◆ **LISTED RECORDS**:
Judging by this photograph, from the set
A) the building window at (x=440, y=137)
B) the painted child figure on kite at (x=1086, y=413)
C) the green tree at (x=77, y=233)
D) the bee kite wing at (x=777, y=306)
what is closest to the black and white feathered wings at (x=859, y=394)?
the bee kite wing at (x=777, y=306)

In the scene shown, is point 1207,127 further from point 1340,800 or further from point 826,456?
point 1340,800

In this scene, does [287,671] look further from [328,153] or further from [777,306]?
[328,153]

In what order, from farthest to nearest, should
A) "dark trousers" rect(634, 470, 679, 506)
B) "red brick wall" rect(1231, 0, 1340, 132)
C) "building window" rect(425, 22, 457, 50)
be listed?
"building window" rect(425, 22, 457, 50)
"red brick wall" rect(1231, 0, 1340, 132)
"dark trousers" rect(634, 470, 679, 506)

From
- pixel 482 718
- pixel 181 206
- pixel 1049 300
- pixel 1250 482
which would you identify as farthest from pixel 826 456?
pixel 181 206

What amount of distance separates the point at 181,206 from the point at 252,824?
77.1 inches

◆ **YOUR TASK**: Reproduce the material above in full, switching "green tree" to "leafy tree" and leaving everything else unchanged.

◆ **SOLUTION**:
Judging by this photograph, from the set
A) the building window at (x=440, y=137)
B) the painted child figure on kite at (x=1086, y=413)
C) the leafy tree at (x=77, y=233)
D) the bee kite wing at (x=777, y=306)
what is closest to the black and white feathered wings at (x=859, y=394)?
the bee kite wing at (x=777, y=306)

In the scene shown, is point 1207,127 further from point 1340,800 or further from point 826,456?
point 1340,800

In this scene, does [287,671] look further from [328,153] or further from [777,306]?
[328,153]

In what order, from farthest to nearest, should
A) "dark trousers" rect(634, 470, 679, 506)
B) "red brick wall" rect(1231, 0, 1340, 132)
C) "building window" rect(425, 22, 457, 50)
be listed?
"building window" rect(425, 22, 457, 50)
"red brick wall" rect(1231, 0, 1340, 132)
"dark trousers" rect(634, 470, 679, 506)

From
- pixel 482 718
- pixel 181 206
- pixel 1049 300
- pixel 1250 482
which would you identify as farthest from pixel 826 456?
pixel 181 206

What amount of distance separates the point at 181,206 from the point at 252,824?
77.1 inches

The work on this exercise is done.